NASA Software List?

[B-ROB]

Does NASA have a comprehensive list of software programs that are available to the public through open source, user agreement or license?

This lists contains open source projects:  http://ti.arc.nasa.gov/opensource/projects/

However, that list does not seem to be comprehensive, even for open source.  For instance, it lists OpenVSP but does not list "OpenMDAO"?  Why not?

Is there a list for non-open source projects, but the public may use them if there is an agreement in place, such as OverFlow?

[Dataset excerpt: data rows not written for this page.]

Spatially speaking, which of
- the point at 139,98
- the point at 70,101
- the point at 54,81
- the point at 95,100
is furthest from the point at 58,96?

I know NASA has some software gems and I'm trying to find them...but it's like a treasure hunt. 

[Steve]

In case this website hasn't pushed it enough, Cart3D is an amazing
Euler CFD code. It's very easy to use and Mike Aftosmis is very
responsive to questions. Make sure you check out the PDAS
http://www.pdas.com/contents15.html software. There are a lot of
public domain NASA programs freely available for download. Also check
out http://code.google.com/p/nasa-cosmic/ which also has quite a few
old programs.

While I'm at it, I might as well put down my open source project.
It's a Nastran BDF/OP2/OP4 parser written in Python. It's pretty
capable and the next version will be even better :) There's also a
simple GUI and I'm adding Cart3d support so you'll be able to export
the model to and from Nastran.
http://code.google.com/p/pynastran/

[Rob McDonald]

Steve,

Thanks for the information. Especially the links to the recovered
COSMIC archive. If you have contact with that group - I'd love to see
more. Resurrecting a complete COSMIC archive would be a great
service.

Rob

[Nathan Alday]

Seconding Rob on resurrecting COSMIC. I hear someone mourning COSMIC at least twice a month.

--Nathan

[Nathan Alday]

There's also http://code.nasa.gov/

While I'm at it, I might as well put down my open source project.
It's a Nastran BDF/OP2/OP4 parser written in Python.  It's pretty
capable and the next version will be even better :)  There's also a
simple GUI and I'm adding Cart3d support so you'll be able to export
the model to and from Nastran.
http://code.google.com/p/pynastran/

Oh, wow. That's amazing. I worked on a Nastran/Abaqus converter in Python in grad school. Never got it really working. Things were nasty.

--Nathan

[Steve]

Nathan,

I've written the converter before; it's really easy because it's not
meant to be one to one. I use Nastran to set the regions (for skin
friction drag and boundary conditions) on my tri model and fix gaps &
normals. Then I just send it to cart3d. It'll use the PSHELL ID as
the region ID, and then have dummy material/thickness data. So only
CTRIA3, GRID, COORDx, PSHELL, and MAT1 cards.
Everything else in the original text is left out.